##### Supplied data #####

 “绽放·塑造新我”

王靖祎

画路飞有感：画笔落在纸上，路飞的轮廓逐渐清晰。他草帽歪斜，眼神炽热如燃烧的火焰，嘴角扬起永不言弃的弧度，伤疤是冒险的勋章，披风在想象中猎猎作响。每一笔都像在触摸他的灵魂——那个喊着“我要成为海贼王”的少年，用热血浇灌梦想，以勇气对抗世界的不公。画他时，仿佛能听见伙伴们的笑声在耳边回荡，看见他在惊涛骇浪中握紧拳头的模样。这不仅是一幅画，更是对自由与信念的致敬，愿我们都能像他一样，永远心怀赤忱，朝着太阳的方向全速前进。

#####

# [Task to complete]
Would you please copy the whole listing exactly as given?

# [Answer section]
 “绽放·塑造新我”

王靖祎

画路飞有感：画笔落在纸上，路飞的轮廓逐渐清晰。他草帽歪斜，眼神炽热如燃烧的火焰，嘴角扬起永不言弃的弧度，伤疤是冒险的勋章，披风在想象中猎猎作响。每一笔都像在触摸他的灵魂——那个喊着“我要成为海贼王”的少年，用热血浇灌梦想，以勇气对抗世界的不公。画他时，仿佛能听见伙伴们的笑声在耳边回荡，看见他在惊涛骇浪中握紧拳头的模样。这不仅是一幅画，更是对自由与信念的致敬，愿我们都能像他一样，永远心怀赤忱，朝着太阳的方向全速前进。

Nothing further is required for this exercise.